I think that the terminology "in-place MSD radix sort" is a bit misleading because, as you noted, it's not an in-place algorithm under a strict definition of "in-place." The "in-place" terminology here most likely refers to the fact that, unlike LSD radix sort, the algorithm doesn't require an auxiliary array to temporarily store the elements from the original input array.
You are correct that the space usage of MSD radix sort is proportional to the number of digits in the largest input number. For notational simplicity, let's have n be the length of the input array and U be the largest number in the array. The runtime of MSD radix sort is then O(n log U), since the number of digits in the number U is O(log U). O(log U) is a very, very slowly-growing function. For reference, the number of atoms in the universe is about 1080, which is about 2240. Therefore, if you're sorting numbers that were generated by any physical process, the recursion depth will be at most 240, which while large is definitely manageable.
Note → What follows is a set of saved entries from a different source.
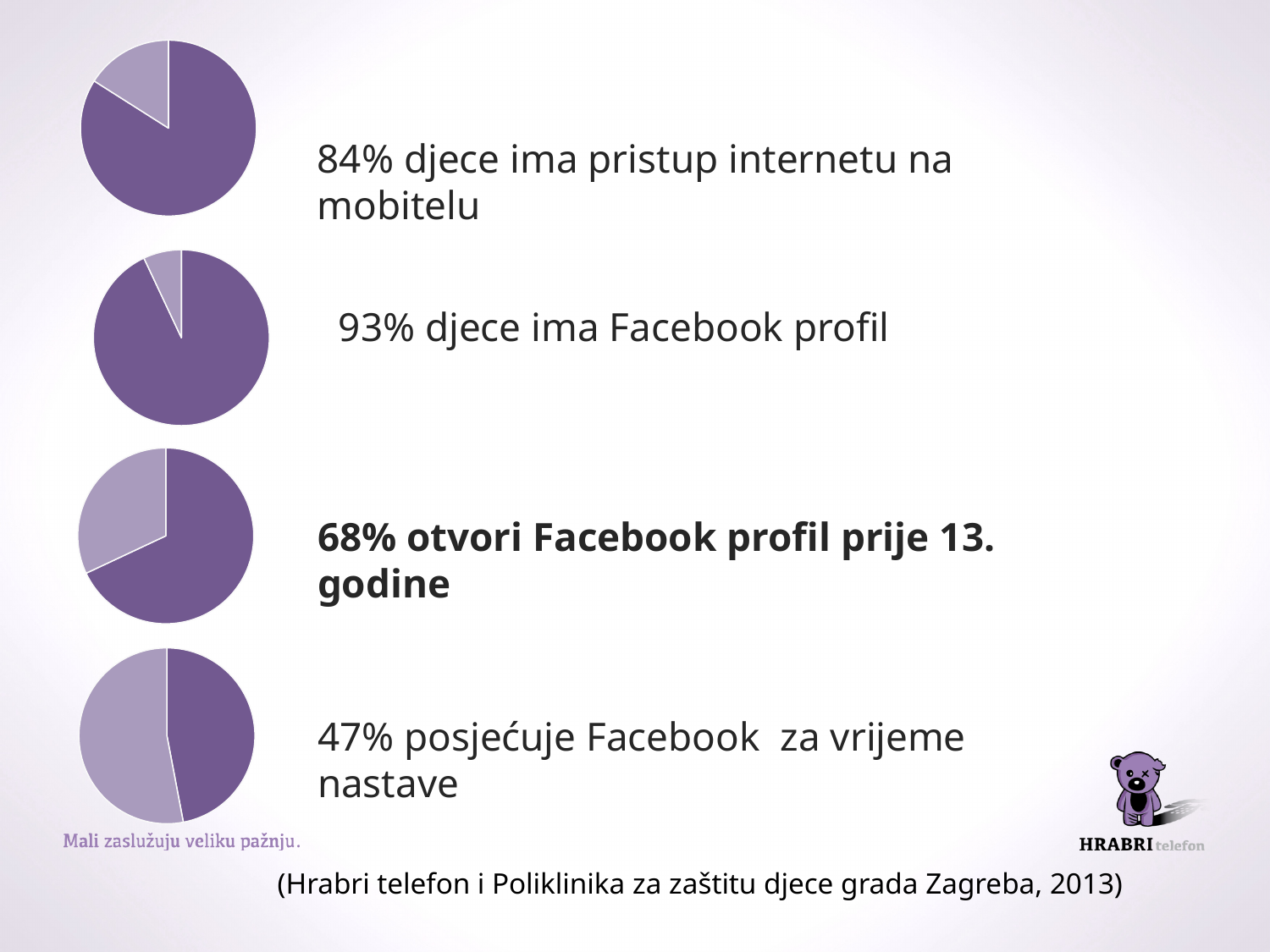
Is the dark slice in the bottom pie chart (47%) larger or smaller than the dark slice in the top pie chart (84%)? Smaller What is the difference between the share of children with a Facebook profile (93%) and the share who visit Facebook during class (47%)? 46% In the second pie chart from the top, what share of children has a Facebook profile? 93% In the top pie chart, what share of children has internet access on a mobile phone (pristup internetu na mobitelu)? 84% What kind of charts are shown on the slide? Pie charts How many pie charts are on the slide? 4 In the bottom pie chart, what share of children visits Facebook during class (za vrijeme nastave)? 47% Which of the four pie charts has the smallest dark purple slice? 47% posjećuje Facebook za vrijeme nastave How many slices does each pie chart on the slide have? 2 Which of the four pie charts has the largest dark purple slice? 93% djece ima Facebook profil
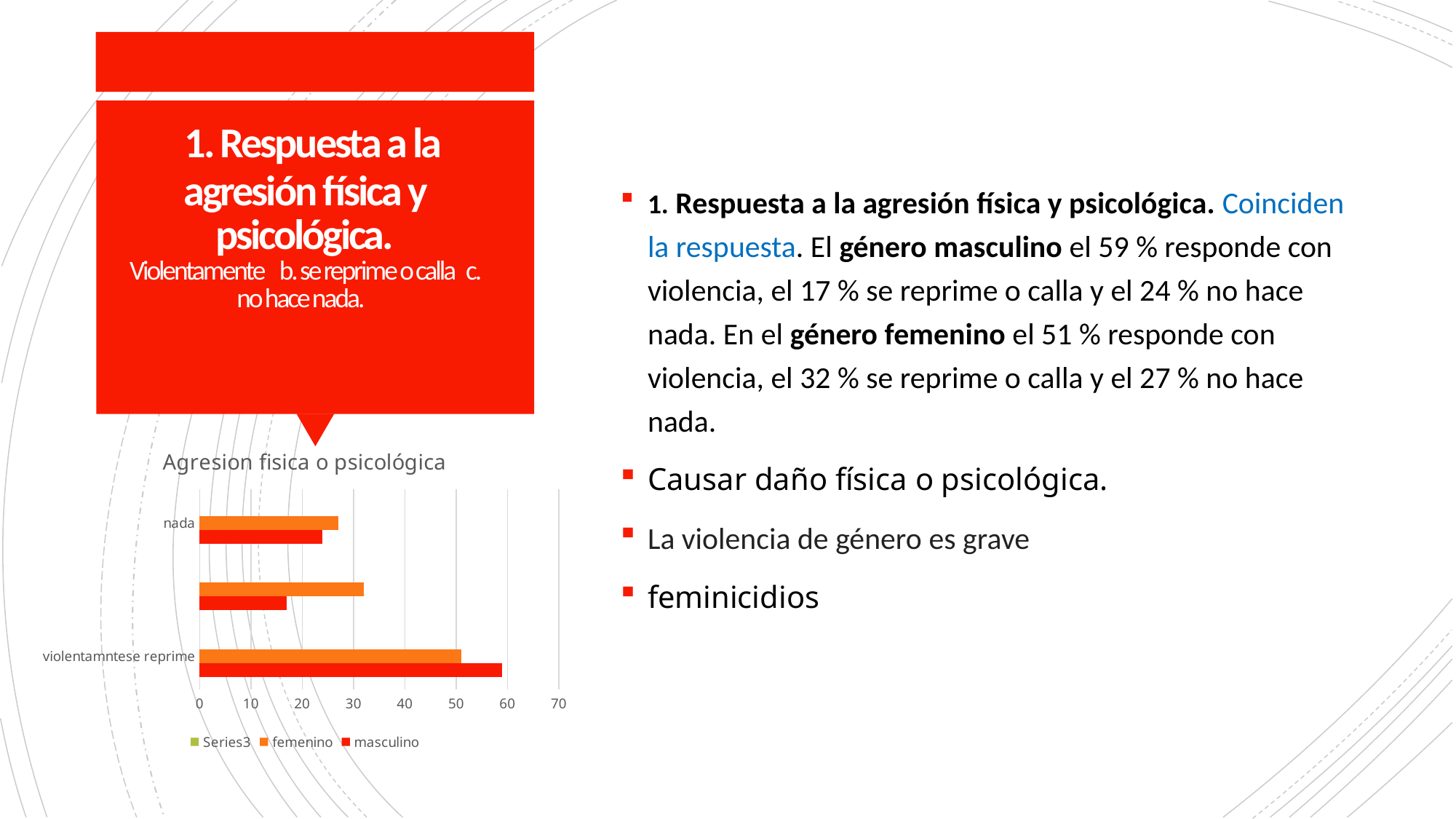
What kind of chart is shown on the slide? bar chart What is the highest value shown on the chart's horizontal axis? 70 Is the masculino value for the 'nada' category greater or less than 30? less How many category groups of bars are plotted in the chart? 3 Which series are listed in the chart legend? Series3, femenino, masculino What is the title of the chart on the slide? Agresion fisica o psicológica For the 'nada' category, which series has the larger value, femenino or masculino? femenino Which series has the longest bar in the chart? masculino Is the longest masculino bar in the chart greater or less than 50? greater How many series does the chart legend list? 3 Is the femenino value for the 'nada' category greater or less than 20? greater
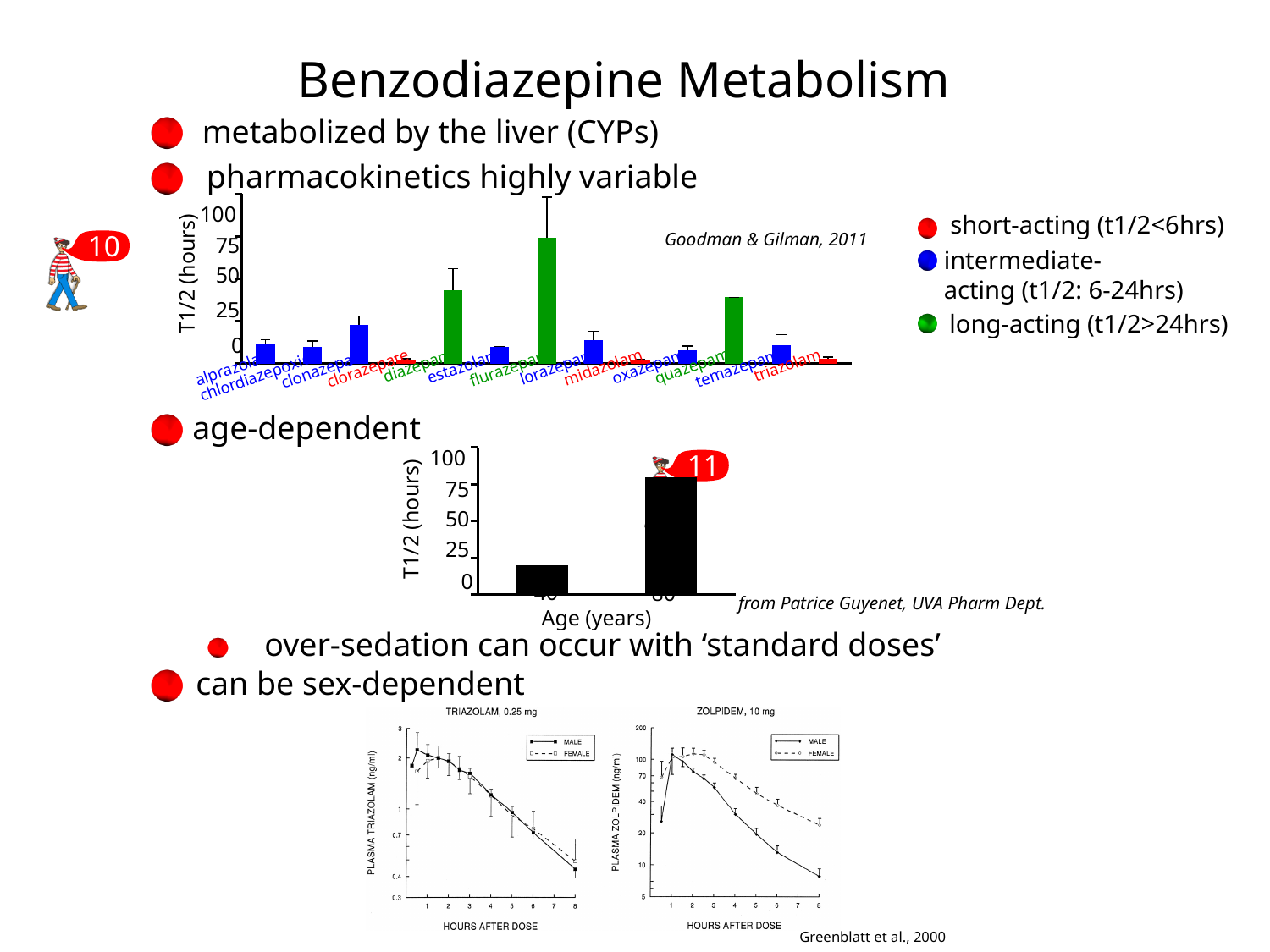
In the middle chart of T1/2 (hours) versus Age (years), how many bars are plotted? 2 In the bottom-left TRIAZOLAM, 0.25 mg chart, how many series does the legend list? 2 In the top T1/2 (hours) chart, what colour are the bars for long-acting drugs? green In the top T1/2 (hours) chart, which has the larger half-life, diazepam or lorazepam? diazepam In the top T1/2 (hours) chart, is the value for diazepam greater or less than 25? greater In the top T1/2 (hours) chart, is the value for flurazepam greater or less than 50? greater In the top T1/2 (hours) chart, is the value for triazolam greater or less than 25? less In the bottom-right ZOLPIDEM, 10 mg chart, does the MALE plasma zolpidem level rise or fall from hour 2 to hour 8? fall In the top T1/2 (hours) chart, which drug has the highest half-life? flurazepam In the top T1/2 (hours) chart, how many drugs are plotted along the x axis? 13 What kind of chart is the top chart showing T1/2 (hours) for the benzodiazepines? bar chart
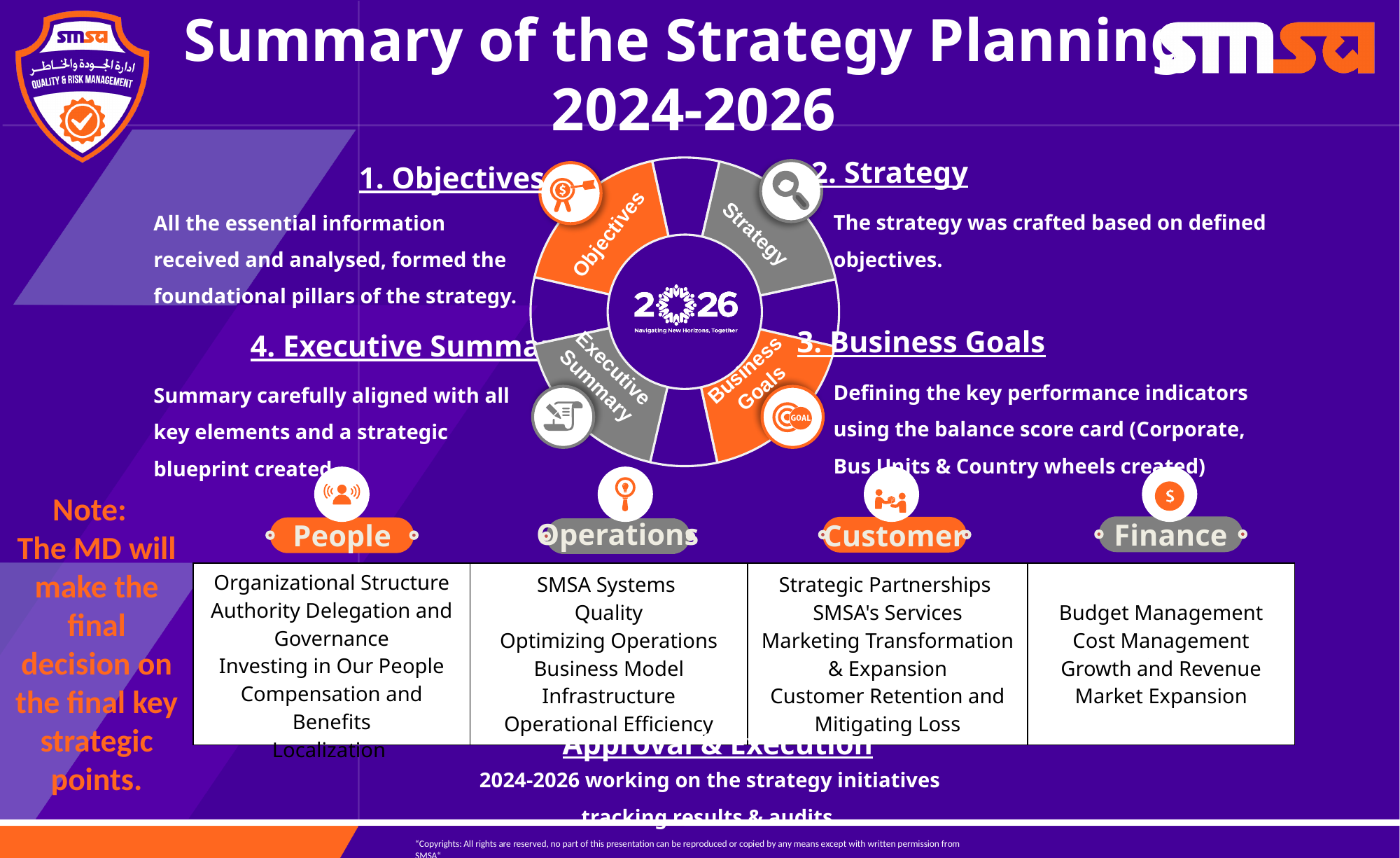
Which segments of the circular wheel diagram are coloured orange? Objectives and Business Goals What are the four segment labels on the circular wheel diagram? Objectives, Strategy, Business Goals, Executive Summary What year is shown in the centre of the circular wheel diagram? 2026 How many segments does the circular wheel diagram in the centre of the slide have? 4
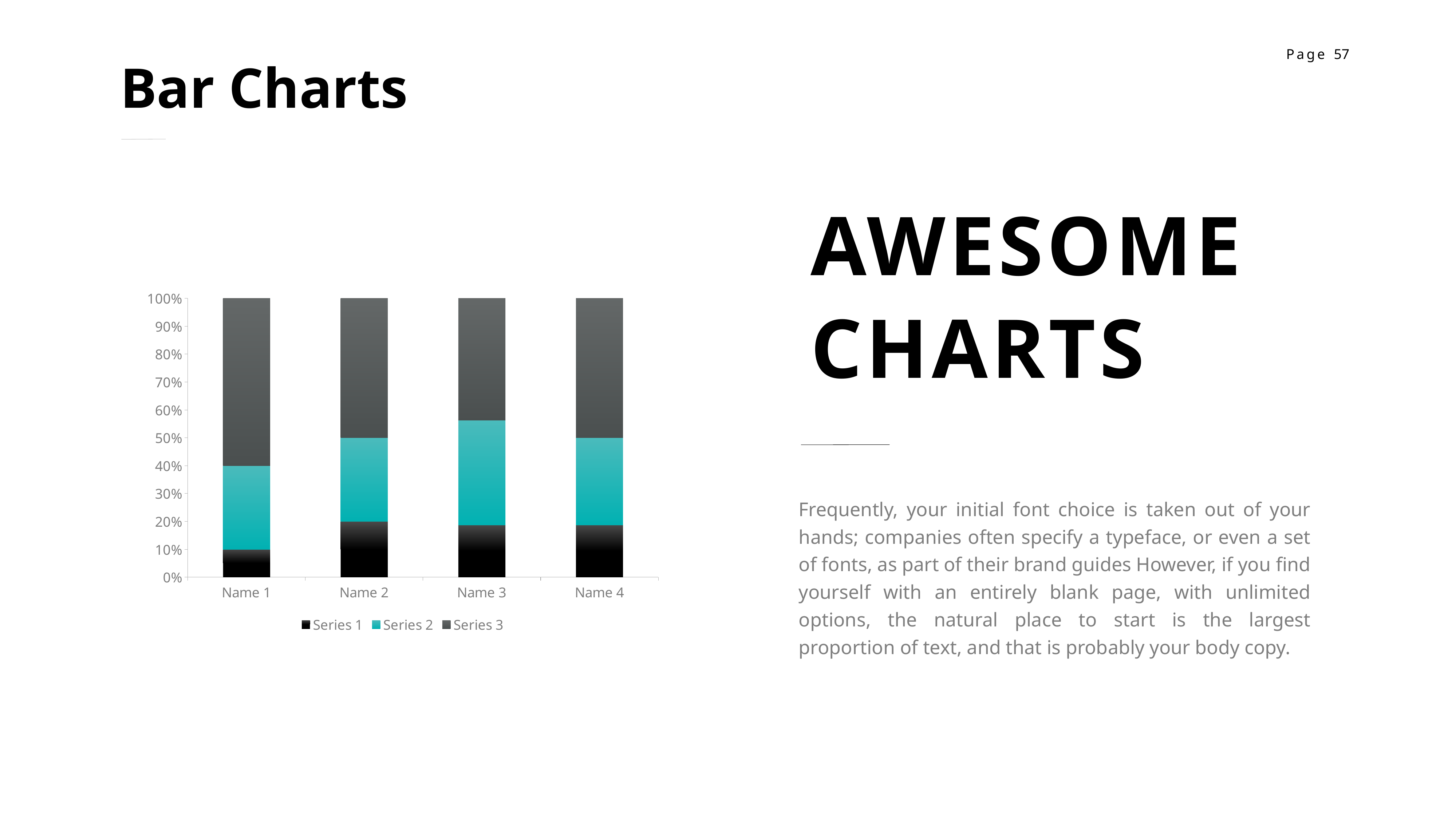
Is the value of Series 1 for Name 2 greater or less than 10%? greater What is the total height of the stacked bar for Name 1? 100% Is the value of Series 1 for Name 1 greater or less than 20%? less Which is larger, the Series 3 value for Name 1 or the Series 3 value for Name 3? Name 1 Which category has the smallest Series 1 segment? Name 1 Which is larger, the Series 1 value for Name 1 or the Series 1 value for Name 2? Name 2 What kind of chart is shown on the slide? Stacked bar chart How many categories are shown on the x axis of the chart? 4 How many series does the chart's legend list? 3 Is the value of Series 3 for Name 1 greater or less than 50%? greater What colour represents Series 2 in the chart? Teal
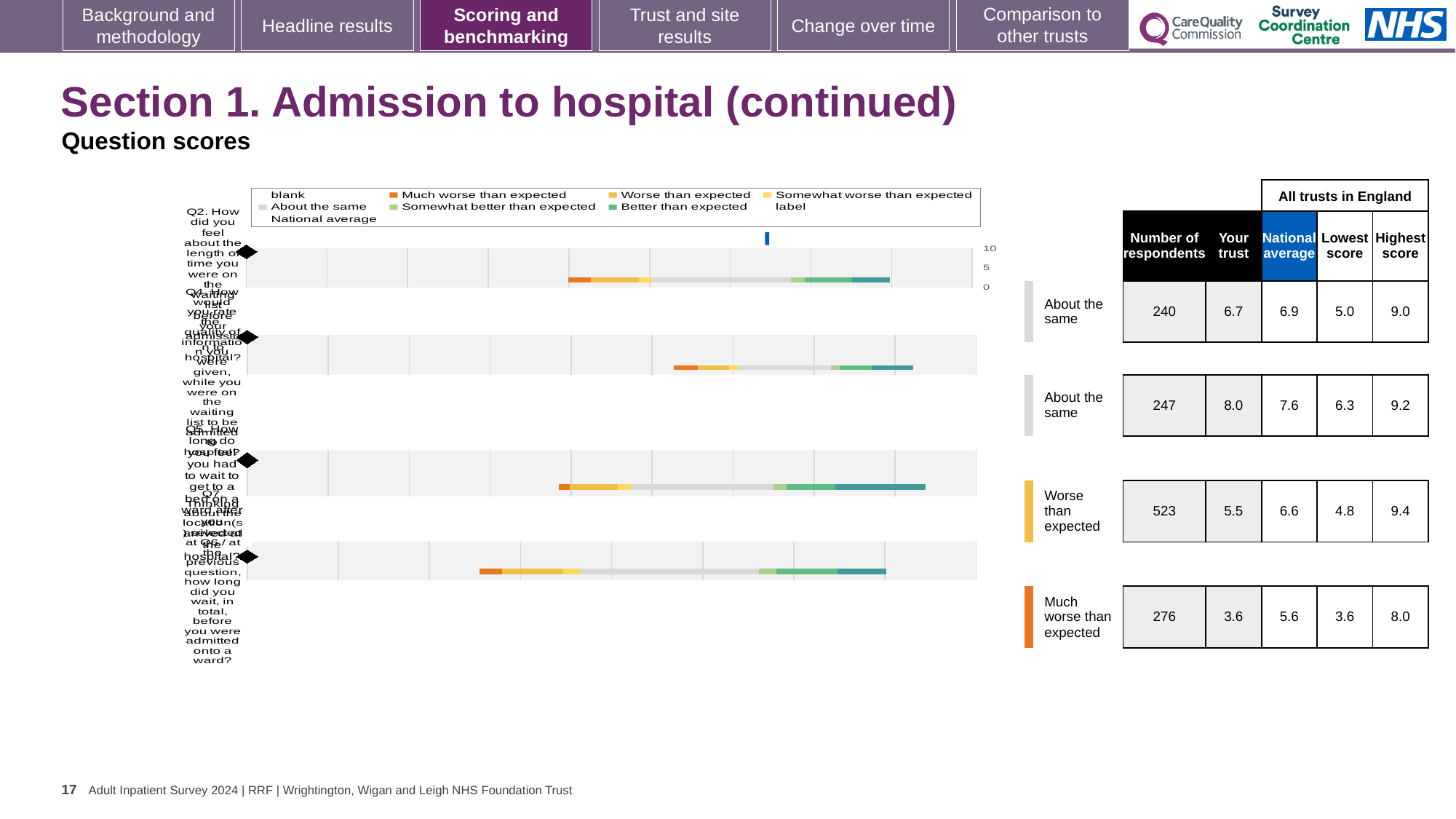
In the table on the right, which row has the highest number of respondents? The third row (523) In the table on the right, what is the number of respondents in the first row? 240 In the table on the right, what is the difference between the highest score and the lowest score in the second row? 2.9 In the chart legend, what colour represents 'Much worse than expected'? Orange In the table on the right, what is the lowest score in the fourth row? 3.6 In the table on the right, is the 'Your trust' score in the first row larger or smaller than the national average in that row? Smaller In the table on the right, what is the 'Your trust' score in the second row? 8.0 In the table on the right, which row has the lowest 'Your trust' score? The fourth row (3.6) In the table on the right, what is the national average in the third row? 6.6 In the table on the right, what rating label is shown next to the fourth row? Much worse than expected What is the maximum value shown on the chart's score axis? 10 How many rows of scores does the table on the right contain? 4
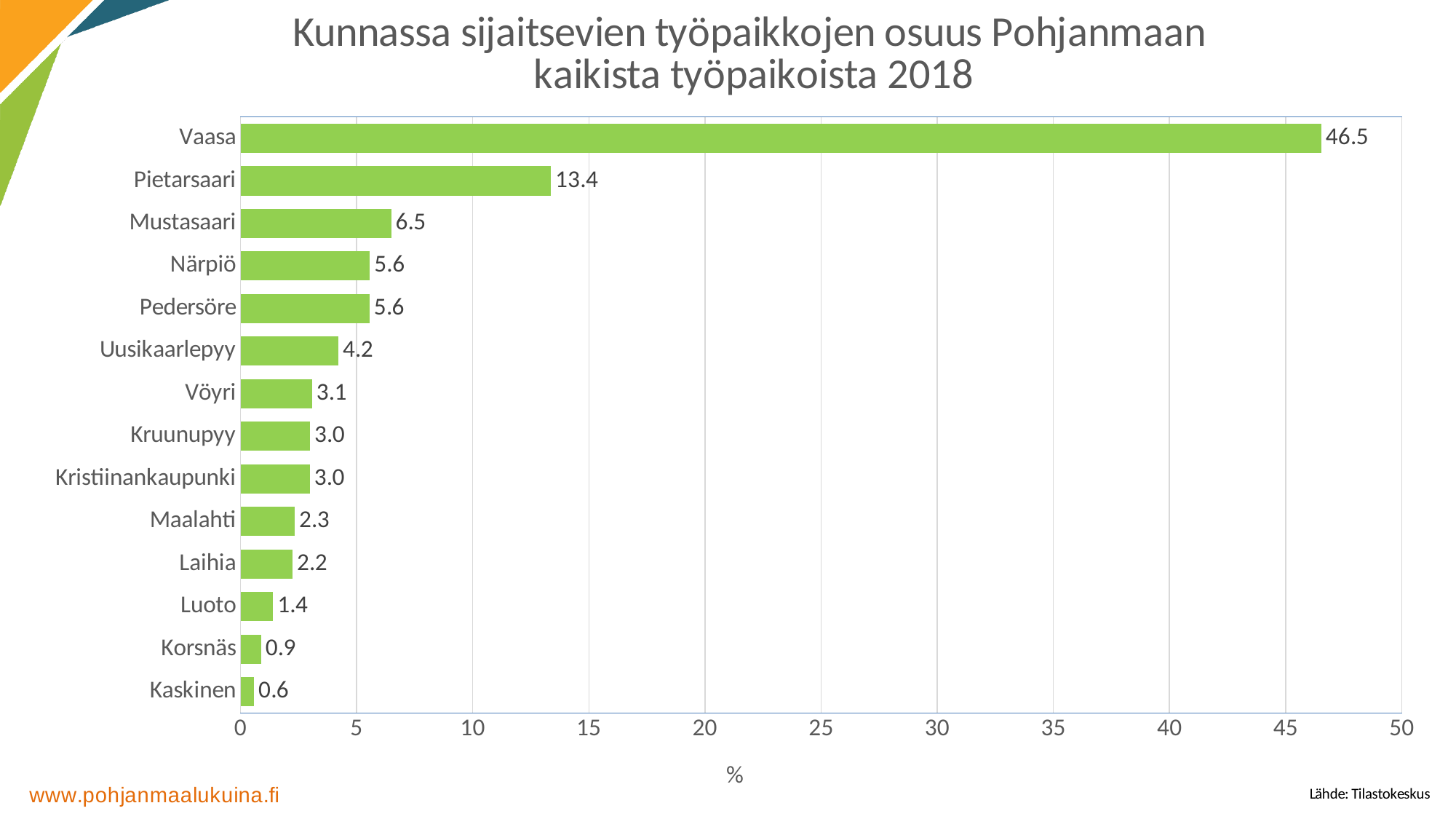
What is the value for Pietarsaari? 13.4 Which municipality has the lowest value? Kaskinen What is the difference between the values for Vaasa and Pietarsaari? 33.1 How many municipalities are shown in the chart? 14 Which is larger, the value for Maalahti or the value for Luoto? Maalahti Which municipality has the highest value? Vaasa What kind of chart is shown on the slide? bar chart What is the value for Uusikaarlepyy? 4.2 What is the difference between the values for Mustasaari and Närpiö? 0.9 What is the value for Vaasa? 46.5 Is the value for Pietarsaari greater or less than 10? greater What is the value for Korsnäs? 0.9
If you're sorting really large numbers - say, numbers with thousands and thousands of bits - then you're right to be worried about blowing out the stack. However, I'd argue that it's extremely unlikely that this would happen if you have a good implementation of MSD radix sort. There's a standard optimization in quicksort - which looks a lot like MSD radix sort - where instead of making two branching recursive calls, you make one recursive call on the smaller of the two ranges to sort, then recycle the stack frame from the initial call to sort the larger range. (This is essentially a tail-call elimination). Now, suppose you apply this to MSD radix sort. Since every newly-created stack frame works on the smaller of the two ranges to sort, you can guarantee that each new stack frame has half as many elements in it than the previous stack frame. As a result, the maximum depth that the stack can reach is O(log n) - not O(log U). In order for this to blow out your stack, you'd need a truly astronomically large input array, regardless of the stack size.
In summary: you're right, the algorithm is not in place. However, due to the fact that the stack depth is O(log U) in a naive implementation and O(log n) in an optimized implementation, you shouldn't need to worry about this unless you had a naive implementation and truly colossally huge inputs.